FIG. 5 is a diagram showing a configuration of a conventional circuit.

FIG. 6 is a timing chart showing the operation of a conventional circuit.

[Explanation of symbols]

T ₁ Main transformer N ₁ Primary winding N ₂ Secondary winding N _B Base winding _NG Drive winding Q ₁ Main switch Q ₂ Synchronous rectifier SOSC Self-oscillation C ₁ Smoothing capacitor R ₀ Load

Claims (1)

[Claims] 1. A primary winding of a main transformer is connected to a power supply via a main switch, and the main winding is driven from a base winding provided on the main transformer via a self-excited oscillating section to be self-excited.
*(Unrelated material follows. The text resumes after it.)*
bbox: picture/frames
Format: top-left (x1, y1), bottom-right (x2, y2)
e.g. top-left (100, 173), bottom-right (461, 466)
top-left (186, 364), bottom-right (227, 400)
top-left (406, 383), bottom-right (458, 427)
In a self-exciting ringing choke converter that oscillates and rectifies and smoothes the voltage generated in the secondary winding of the main transformer to extract a DC output, in which the secondary winding of the main transformer is a synchronous MOSFET. It is connected to a smoothing capacitor and a load via a rectifier, and is connected so as to drive the synchronous rectifier by the voltage generated by a drive winding provided on the secondary side of the main transformer, and is synchronized by the drive winding. Based on the reverse current of the main switch caused by the reverse excitation of the main transformer from the charging voltage of the smoothing capacitor during the drive delay time when the rectifier is off, the main switch Synchronous rectifier circuit, characterized in that to achieve zero voltage switching at turn-on of the switch.